Morning Coffee: Why you should never be late to work at J.P. Morgan. What you should never eat for lunch at Goldman Sachs
If you work at J.P. Morgan, then hopefully you’ve been walking the straight and narrow: showing up on time, not going to eyebrow-raising websites or saying anything that you shouldn’t in calls and emails … because all of that is being monitored.
Peter Cavicchia III, a former U.S. Secret Service agent, ran the special-ops insider threat group for J.P. Morgan that uses computer algorithms to monitor the bank’s employees “to protect against perfidious traders and other miscreants.” In 2009, J.P. Morgan hired data-mining company Palantir Technologies – founded in 2004 by Peter Thiel and fellow PayPal alumni – to apply the tactics it honed working for the Pentagon and the CIA in Afghanistan and Iraq to the bank’s employees, according to Bloomberg.
Many of the Palantir engineers rode skateboards to the bank’s Manhattan HQ and refused to cut their hair or wear a tie – each cost the bank $3,000 a day. They helped Cavicchia’s group to collect and analyze bank personnel’s emails and browser histories, GPS locations from company-issued smartphones, printer and download activity, and transcripts of digitally recorded phone conversations, Bloomberg reports:
“Palantir’s software aggregated, searched, sorted and analyzed these records, surfacing keywords and patterns of behavior that Cavicchia’s team had flagged for potential abuse of corporate assets. Palantir’s algorithm, for example, alerted the insider threat team when an employee started badging into work later than usual, a sign of potential disgruntlement. That would trigger further scrutiny and possibly physical surveillance after hours by bank security personnel.”
Through Palantir, Cavicchia gained administrative access to all of the bank’s corporate security databases that he combed through during continual forensic investigations. He had unprecedented 24/7 access to everything on a single platform.

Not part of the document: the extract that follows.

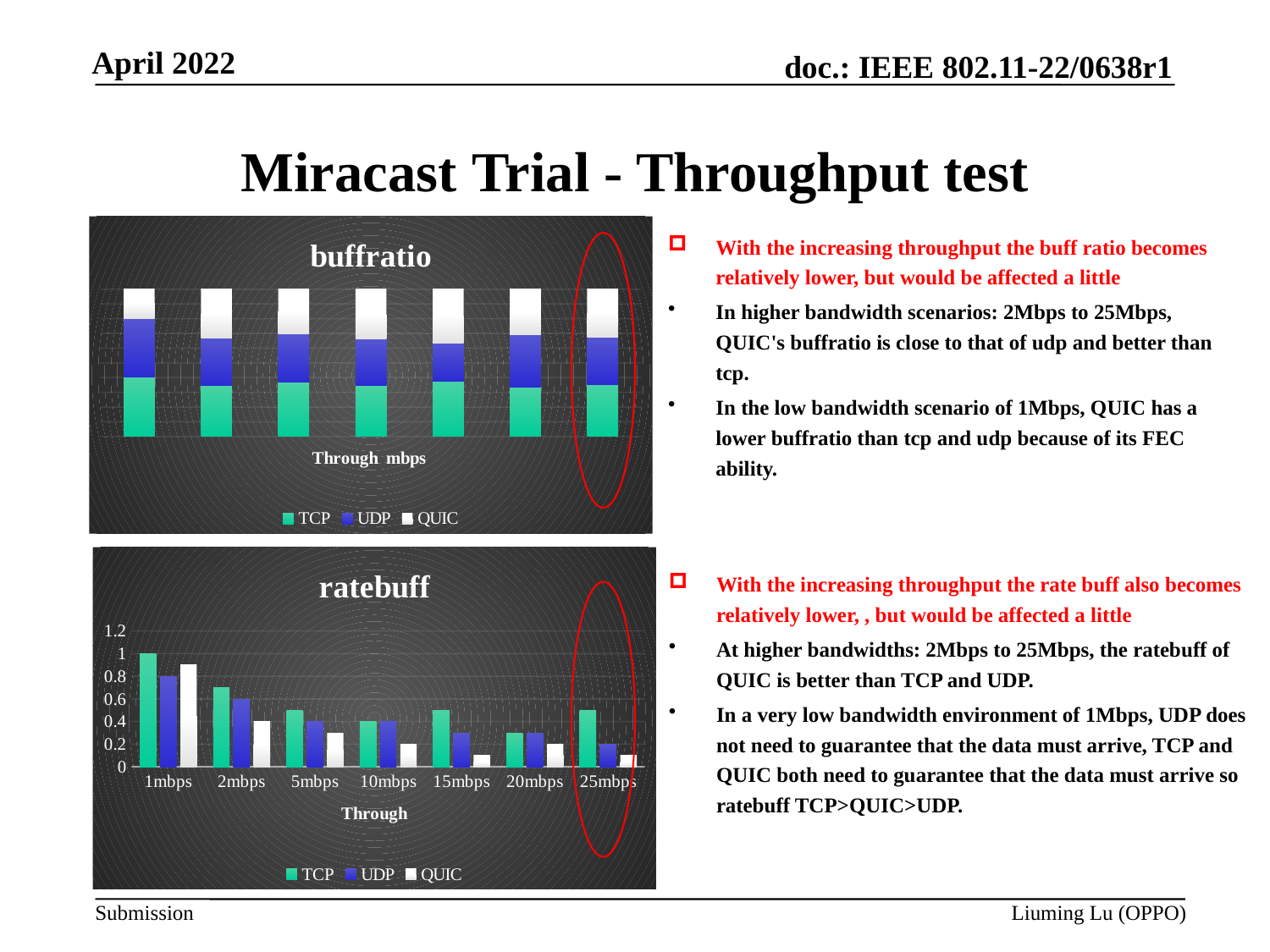
In the ratebuff chart, at 1mbps, which is larger: TCP or UDP? TCP In the ratebuff chart, which category has the highest TCP value? 1mbps In the ratebuff chart, is the QUIC value at 25mbps greater or less than 0.2? less In the ratebuff chart, at 1mbps, which is larger: QUIC or UDP? QUIC How many series does the legend of the buffratio chart list? 3 In the ratebuff chart, do the TCP values generally rise or fall from 1mbps to 25mbps? fall How many categories are shown on the x axis of the ratebuff chart? 7 In the ratebuff chart, is the QUIC value at 2mbps greater or less than 0.6? less How many series does the legend of the ratebuff chart list? 3 In the ratebuff chart, what is the TCP value at 1mbps? 1 What is the x-axis title of the ratebuff chart? Through What kind of chart is the ratebuff chart? bar chart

However, eventually Cavicchia went rogue, with former J.P. Morgan colleagues comparing him to Marlon Brando as Colonel Kurtz in Apocalypse Now, hunched over his computers in his office suite eight floors above the rest of the bank’s security team. People in the department told Bloomberg that no one from the bank or Palantir set any real limits on Cavicchia as he listened to their calls, read their emails and watched them come and go.

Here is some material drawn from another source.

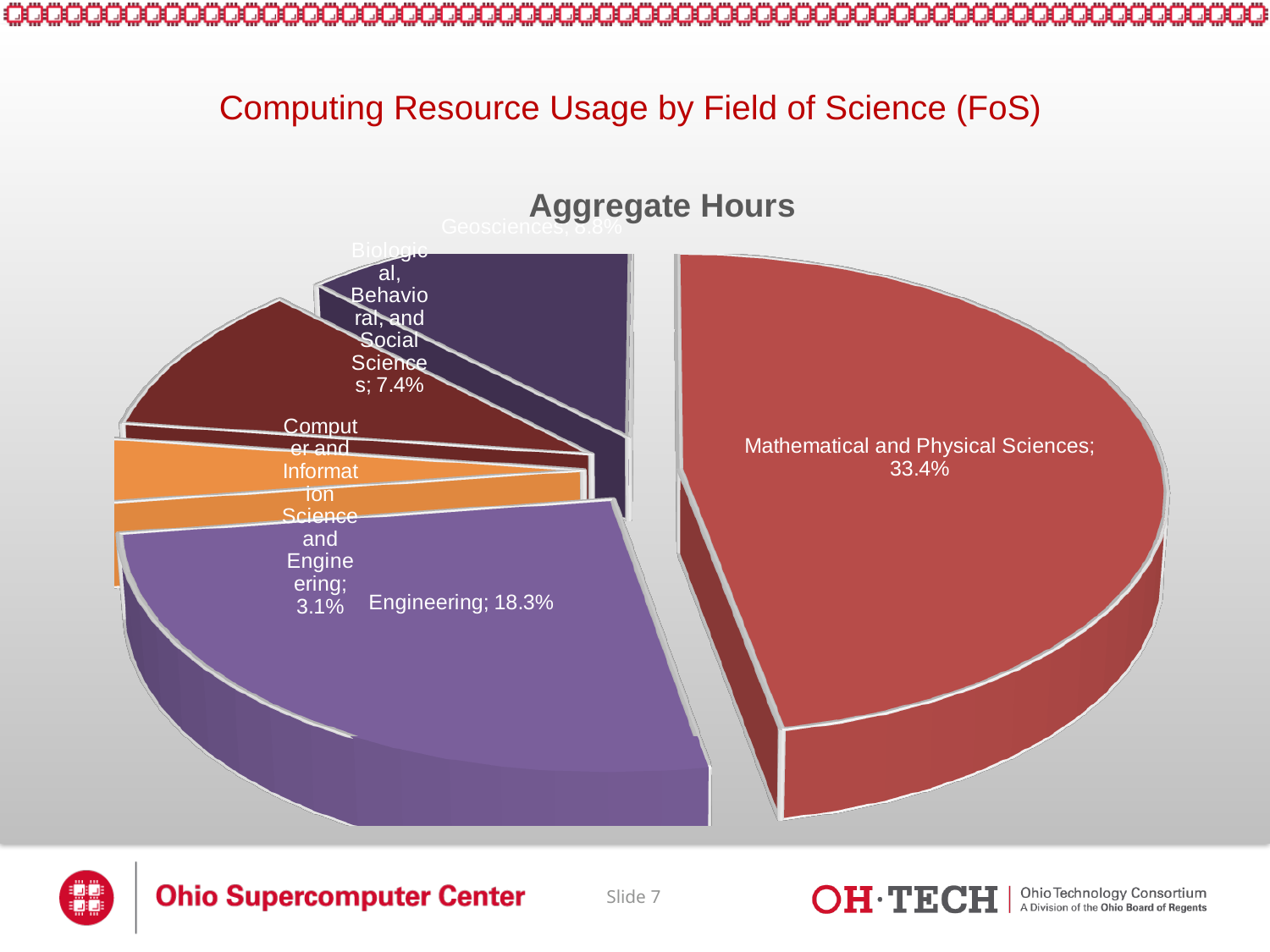
What share of aggregate hours is attributed to Mathematical and Physical Sciences? 33.4% What share of aggregate hours is attributed to Computer and Information Science and Engineering? 3.1% What share of aggregate hours is attributed to Biological, Behavioral, and Social Sciences? 7.4% By how many percentage points does the Mathematical and Physical Sciences share exceed the Engineering share? 15.1 percentage points What colour is the Mathematical and Physical Sciences slice? Red Which field of science has the largest share of aggregate hours? Mathematical and Physical Sciences What kind of chart is shown on the slide? Pie chart Which has a larger share of aggregate hours, Engineering or Biological, Behavioral, and Social Sciences? Engineering What is the title of the chart? Aggregate Hours Of the labeled slices, which field has the smallest share of aggregate hours? Computer and Information Science and Engineering By how many percentage points does the Biological, Behavioral, and Social Sciences share exceed the Computer and Information Science and Engineering share? 4.3 percentage points What share of aggregate hours is attributed to Engineering? 18.3%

His reign came to an end when the bank’s senior executives learned that he was also spying on them and allegedly played a role in leaking a document to the New York Times about a federal investigation of J.P. Morgan on suspicion of manipulating U.S. electricity markets.
J.P. Morgan’s experience is foreboding as Palantir tries to figure out how to be rewarded on Wall Street via a potential IPO without creeping out Main Street.
“The world changed when it became clear everyone could be targeted using Palantir,” a former J.P. Morgan cyber expert who worked with Cavicchia on the insider threat team told Bloomberg. “Nefarious ideas became trivial to implement; everyone’s a suspect, so we monitored everything. It was a pretty terrible feeling.”
Separately, Sidney Weinberg – a Brooklynite like current CEO Lloyd Blankfein known as “Mr. Wall Street” – started at Goldman Sachs as a janitor’s assistant before being promoted to the mailroom. He became a trader after serving in the Navy in World War I and eventually ran the firm for almost 40 years in the middle of the 20th century. Weinberg was full of advice for his son, John, the man who steered it through the 1980s: “No strawberries for lunch,” he used to tell him. He meant it as an analogy to convey lessons such as watch out for excesses, stay disciplined and stick to what you are good at.
David Solomon – Blankfein’s no. 2 and anointed successor known as "DJ D-Sol" – may need to heed that advice. Some Goldmanites have confronted Solomon about the risk of damaging Goldman’s advisory business if it goes too deep into cross-selling.
“Solomon is definitely a shrewd administrator, he knows how to operate inside a complex institution but he doesn’t truly get what we do and he despises us for punching above our weight inside Goldman,” an M&A banker told the FT.
The investment bank’s loan book has risen tenfold since 2012, but Goldman’s revenues stalled at around $34bn between 2012 and 2015, before slipping to $30.6bn in 2016. First-quarter results were goosed by a big drop in the tax rate and a lot of mysterious gains from the bank’s black box of proprietary investments, according to the FT.